Banking und Finance

So berechnen Banken den Darlehenszins Teil 1/3 [PRAXIS]

11. April 2014

Das allgemeine Zinsniveau ist zwar sehr tief, doch nicht alle Bankkunden erhalten den gleichen Darlehenszins. Bei gewissen Kreditnehmern liegt der Zins deutlich über dem durchschnittlichen Niveau. Somit gibt es teils grosse Unterschiede zwischen den Zinsen einzelner Kreditnehmer. Das gilt besonders bei Firmenkunden. Was sind die Gründe dafür? Dies möchte ich mit insgesamt drei Beiträgen auf dieser Blogsite ausführlich erläutern.

Zunächst ist einmal wichtig zu wissen, wie der Zins überhaupt zu Stande kommt. Bei praktisch allen Banken besteht er primär aus folgenden Preiskomponenten:

  • Refinanzierungskosten
  • Betriebskosten
  • Eigenmittelkosten
  • Marge
  • Risikokosten

Die Refinanzierungskosten sind die Kosten für die Beschaffung des ausgeliehenen Geldes. Aufgrund des aktuellen Zinsniveaus sind diese sehr tief. Bei diesen Kosten macht es keinen Unterschied, ob das Geld für einen Blankokredit an einen Firmenkunden oder für eine Hypothek an einen Privatkunden verwendet wird.

Die Betriebskosten sind die Kosten für die Infrastruktur inklusive Personal, welche durch das Kreditgeschäft entstehen. Hier gibt es bereits den ersten Unterschied. Die Prüfung eines Blankokredites für einen Firmenkunden ist viel aufwändiger, als die Prüfung einer Hypothek für einen Privatkunden. Die Prozesse beim Privatkunden sind nämlich bei den meisten Banken viel standardisierter als bei den Firmenkunden. Deshalb sind die Betriebskosten bei den Firmenkunden höher.

Die Eigenmittelkosten sind die Kosten für die Verzinsung der gesetzlich vorgeschriebenen Eigenmittelunterlegung. Der Bundesrat hat den antizyklischen Kapitalpuffer bei Wohnbauhypothek zwar per 30.06.2014 von 1% auf 2% erhöht. Trotzdem ist die Höhe der Eigenmittelunterlegung bei Wohnbauhypotheken weiterhin deutlich tiefer als bei Blankokrediten oder Gewerbehypotheken. Durch die höhere Eigenmittelunterlegung sind die Eigenmittelkosten bei Firmenkunden höher als bei einem Privatkunden mit einer Wohnbauhypothek.
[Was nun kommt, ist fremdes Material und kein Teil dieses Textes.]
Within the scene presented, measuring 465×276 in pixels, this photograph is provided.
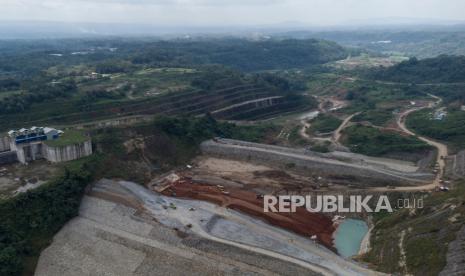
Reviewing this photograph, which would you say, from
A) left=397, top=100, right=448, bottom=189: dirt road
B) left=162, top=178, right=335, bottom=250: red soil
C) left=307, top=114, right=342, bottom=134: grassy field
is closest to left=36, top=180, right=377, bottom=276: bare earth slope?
left=162, top=178, right=335, bottom=250: red soil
Die Marge ist die Gewinnmarge der Bank. Diese hat sich in den letzten Jahren deutlich reduziert. Insbesondere bei den Hypotheken an Privatkunden fand ein Preiskampf statt. Die Kunden feilschten fast um jeden Basispunkt. Inzwischen hat sich dieser Preiskampf ein wenig beruhigt bzw. viele Banken wollen nicht mehr das Geschäft zu jedem Preis machen. Die frühere Höhe konnte aber noch nicht wieder erreicht werden. Bei den Firmenkunden fand auch ein gewisser Preiskampf statt. Dieser erreichte aber nie das Ausmass wie bei den Privatkunden. Die Margen sind hier also weiterhin tendenziell höher als beim Privatkundensegment.

Kommen wir nun zur letzten, aber eigentlich wichtigsten Preiskomponente für die Erklärung des Zinsunterschiedes zwischen den Kreditnehmern, den Risikokosten. Je höher das Risiko eines Ausfalles ist, desto höher sind auch die Risikokosten. Jeder Kunde bezahlt somit einen auf sein Risiko abgestimmten Zuschlag bzw. eine Ausfallprämie. Der Begriff dafür lautet „Risk Adjusted Pricing“. Da der Ausfall bei einem Firmenkunden mit einem Blankokredit tendenziell höher ist, ist auch der Risikozuschlag im Vergleich zu einem Privatkunden mit entsprechender Kreditbesicherung höher. Bei Privatkunden wie auch bei Firmenkunden wird die Ausfallwahrscheinlichkeit mit Hilfe eines Ratings festgelegt. Dieses erläutere ich im dritten Teil meines Blogposts näher.

Zusammenfassend kann man konstatieren, dass im Vergleich zu Privatkunden bei Firmenkunden praktisch alle Preiskomponenten (ausser den Refinanzierungskosten) des Zinses höher sind. Den grössten Einfluss auf die Zinshöhe haben allerdings die Risikokosten. Die Berechnung dieser Risikokosten wird deshalb das Thema des zweiten Teils dieses Blogposts sein.